§ **ESPLORA IL MATERIALE**:
**1)** Secondo il testo sull'alpinista Stefania Galvagni, in che data è avvenuto l'incidente in montagna che le ha fatto perdere l'uso delle gambe?
**2)** Prosegui il testo sull'alpinista Stefania Galvagni partendo subito dopo la sua ultima frase.

§ **BRANO SELEZIONATO**:

● ● ● ● ●

Stefania, alpinista in carrozzina «Niente drammi, niente scuse Fate come me e sudate in casa»

di Barbara Goio

«A quelli che dicono che non ce la fanno a restare chiusi in casa, lo dico chiaramente: io sono stata in rianimazione, sono stata intubata, ed ora la cosa giusta è proprio cercare di aiutare il più possibile chi è in prima linea. Quando i sanitari dicono “noi in corsia, tu a casa”, questo è il minimo che possiamo fare».

Stefania Galvagni , 40 anni, è un’alpinista. Lo è rimasta anche dopo il tremendo incidente in montagna che il 28 giugno 2005 l’ha messa in serio pericolo di vita e le ha fatto perdere l’uso delle gambe. Quando i medici le hanno detto che non sarebbe stata più quella di prima, lei ci ha pensato un po’ su, e poi ha risposto: «Io sarò meglio di prima».

Stefania, come te la passi in isolamento forzato?

● ● ● ● ●

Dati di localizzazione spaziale
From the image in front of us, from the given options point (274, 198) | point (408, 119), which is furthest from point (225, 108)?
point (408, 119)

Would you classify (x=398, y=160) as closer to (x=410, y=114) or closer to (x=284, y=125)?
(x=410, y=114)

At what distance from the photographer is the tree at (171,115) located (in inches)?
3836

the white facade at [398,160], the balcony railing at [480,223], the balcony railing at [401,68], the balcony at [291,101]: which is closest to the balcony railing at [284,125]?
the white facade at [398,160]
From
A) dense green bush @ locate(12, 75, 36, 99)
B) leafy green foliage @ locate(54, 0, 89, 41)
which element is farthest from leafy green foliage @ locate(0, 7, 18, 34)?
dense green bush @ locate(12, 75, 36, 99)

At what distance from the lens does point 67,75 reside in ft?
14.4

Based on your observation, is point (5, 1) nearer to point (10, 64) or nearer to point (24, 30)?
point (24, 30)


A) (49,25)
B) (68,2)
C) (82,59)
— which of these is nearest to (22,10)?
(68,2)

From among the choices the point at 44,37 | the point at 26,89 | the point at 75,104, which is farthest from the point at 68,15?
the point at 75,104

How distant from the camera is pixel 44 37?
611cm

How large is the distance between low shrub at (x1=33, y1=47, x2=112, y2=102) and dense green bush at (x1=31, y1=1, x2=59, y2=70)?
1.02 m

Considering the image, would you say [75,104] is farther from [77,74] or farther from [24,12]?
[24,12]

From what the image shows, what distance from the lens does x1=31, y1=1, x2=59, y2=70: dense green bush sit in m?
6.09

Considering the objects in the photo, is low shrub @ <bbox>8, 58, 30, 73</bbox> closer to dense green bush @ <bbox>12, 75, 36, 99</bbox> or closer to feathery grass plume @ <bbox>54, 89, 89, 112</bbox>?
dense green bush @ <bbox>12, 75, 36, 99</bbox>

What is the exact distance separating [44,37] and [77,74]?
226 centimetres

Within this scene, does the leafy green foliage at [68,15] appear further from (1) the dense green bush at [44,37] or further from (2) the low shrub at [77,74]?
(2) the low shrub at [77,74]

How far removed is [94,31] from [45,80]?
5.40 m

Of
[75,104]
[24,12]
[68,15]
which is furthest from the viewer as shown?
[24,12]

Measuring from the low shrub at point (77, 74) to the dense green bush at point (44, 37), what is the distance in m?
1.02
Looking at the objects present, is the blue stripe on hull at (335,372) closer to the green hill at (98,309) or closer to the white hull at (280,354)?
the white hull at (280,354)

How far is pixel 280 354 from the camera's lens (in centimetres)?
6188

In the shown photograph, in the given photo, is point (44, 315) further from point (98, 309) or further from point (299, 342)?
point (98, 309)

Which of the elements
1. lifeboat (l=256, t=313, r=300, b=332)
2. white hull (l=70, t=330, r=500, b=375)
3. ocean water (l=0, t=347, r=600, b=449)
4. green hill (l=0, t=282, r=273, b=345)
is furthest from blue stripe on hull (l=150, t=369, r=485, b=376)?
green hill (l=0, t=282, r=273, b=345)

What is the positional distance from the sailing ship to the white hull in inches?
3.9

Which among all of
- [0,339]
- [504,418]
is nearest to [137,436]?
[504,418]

● ● ● ● ●

§ **ESERCIZI SVOLTI**:
**1)** Il 28 giugno 2005.

**2)**
«Io abito qui a Rovereto, in via Benacense, e quando ho saputo che non avrei più potuto uscire, come tutti mi sono molto abbattuta, ho anche pianto. Ma poi ho capito che bisognava reagire, e darsi da fare».



Come era il tuo allenamento?

«Due volte in settimana in piscina, e due in una palestra dedicata dove alternavo allenamento e fisioterapia. È stato grazie alla bravura e alla pazienza di chi mi sta intorno, e anche alla mia testardaggine, che ho fatto progressi impensabili. L’incidente era stato davvero brutto, ma il Soccorso alpino e i sanitari sono stati perfetti: comunque ho dovuto stare in rianimazione, mi hanno intubata due volte, e poi ho fatto sei mesi di riabilitazione a Villa Rosa. Mi avevano detto che non avrei più camminato ma, usando il tutore e mantenendomi allenata, ho ripreso a fare sport, anche il monosci, e perfino ad arrampicare».

E adesso?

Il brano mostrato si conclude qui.